Il tecnico potrebbe rinunciare all’ultimo anno di contratto e alla buonuscita
“Il presidente sa già il mio pensiero”. Così Conte sul proprio futuro dopo Pisa-Napoli. Le sue parole hanno subito creato discussione, alimentando quel senso di incertezza che c’è attorno alla panchina azzurra. Stando alle ultime indiscrezioni, però, il tecnico salentino e il club partenopeo viaggiano spediti verso la separazione al termine del campionato.

Conte è in rotta con una larga fetta dello spogliatoio, emblematica la vicenda Lukaku (un suo fedelissimo…), e del resto mai ha resistito oltre due anni sulla stessa panchina. L’eccezione è rappresentata dalla Juve, che allenò per tre anni andandosene il primo giorno del raduno della quarta. A Torino tornerebbe anche domattina, ma il cancello della Continassa sembra ancora chiuso per lui…
Secondo ‘Il Mattino’, Conte andrà via rinunciando all’ultimo anno di contratto e, soprattutto, senza buonuscita considerato il forte legame con il patron Aurelio De Laurentiis. La sua scelta sarà comunicata alla squadra prima del match con l’Udinese. Per il futuro prossimo di Conte resiste l’opzione Nazionale, già guidata dal 2012 fino all’Europeo del 2014 dove venne eliminato ai quarti e ai rigori dalla Germania poi campione.

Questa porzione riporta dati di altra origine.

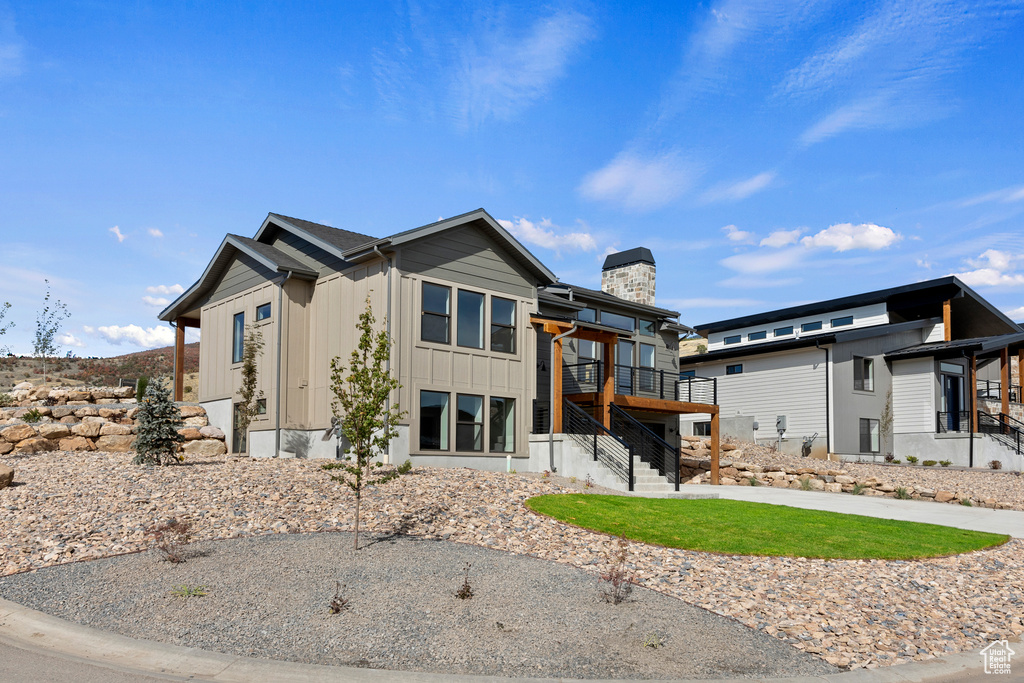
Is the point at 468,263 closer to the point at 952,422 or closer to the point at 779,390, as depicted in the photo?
the point at 779,390

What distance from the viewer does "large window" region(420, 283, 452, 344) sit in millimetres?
17281

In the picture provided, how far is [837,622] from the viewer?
26.0 feet

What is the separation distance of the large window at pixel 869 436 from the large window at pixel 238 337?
75.9 ft

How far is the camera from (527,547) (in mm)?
10227

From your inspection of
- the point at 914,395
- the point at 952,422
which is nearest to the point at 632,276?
the point at 914,395

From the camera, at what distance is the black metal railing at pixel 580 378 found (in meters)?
22.0

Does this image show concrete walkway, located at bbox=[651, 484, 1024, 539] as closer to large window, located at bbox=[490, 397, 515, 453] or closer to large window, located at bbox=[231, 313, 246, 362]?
large window, located at bbox=[490, 397, 515, 453]

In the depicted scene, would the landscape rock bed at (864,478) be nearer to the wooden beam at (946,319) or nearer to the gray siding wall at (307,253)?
the wooden beam at (946,319)

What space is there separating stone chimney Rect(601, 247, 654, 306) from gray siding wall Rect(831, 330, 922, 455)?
8.07 m

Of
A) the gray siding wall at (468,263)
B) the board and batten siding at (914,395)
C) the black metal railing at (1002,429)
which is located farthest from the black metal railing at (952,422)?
the gray siding wall at (468,263)

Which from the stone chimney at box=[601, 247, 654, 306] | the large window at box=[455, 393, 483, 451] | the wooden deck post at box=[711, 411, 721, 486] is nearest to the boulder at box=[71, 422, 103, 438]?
the large window at box=[455, 393, 483, 451]

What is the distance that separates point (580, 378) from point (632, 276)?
18.8 feet

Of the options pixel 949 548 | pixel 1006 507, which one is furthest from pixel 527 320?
pixel 1006 507

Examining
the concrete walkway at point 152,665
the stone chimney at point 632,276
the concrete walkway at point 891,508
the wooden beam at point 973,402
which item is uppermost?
the stone chimney at point 632,276
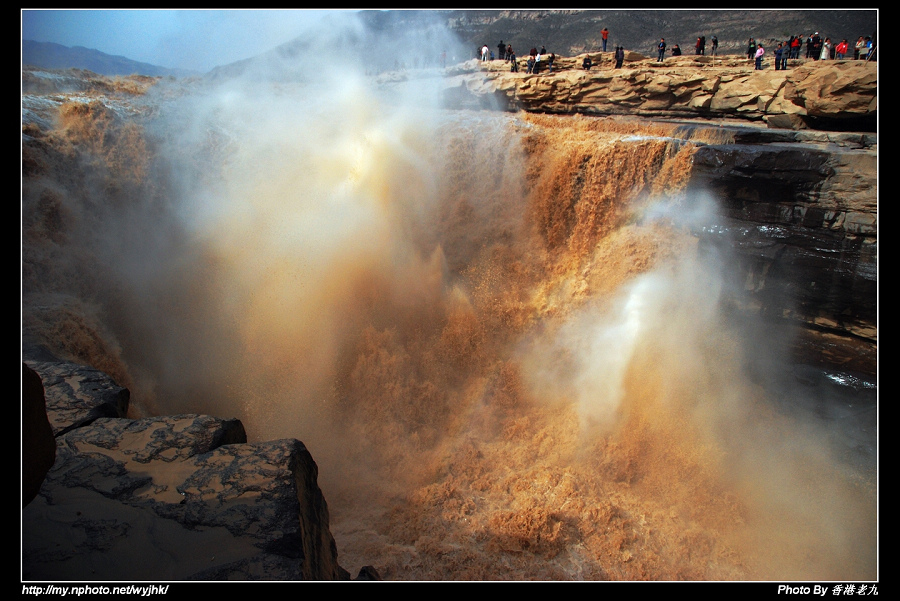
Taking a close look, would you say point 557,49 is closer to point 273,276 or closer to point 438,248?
point 438,248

Napoli, Sarri in pole per il dopo Conte
Chi al posto di Conte? Stando a ‘Sky Sport’ il nome in cima alla lista è un grandissimo quanto indimenticato ex, Maurizio Sarri. L’attuale tecnico della Lazio – il contratto col club di Lotito scade nel 2028 – è ambito anche dall’Atalanta nella quale sta per approdare come Ds Cristiano Giuntoli.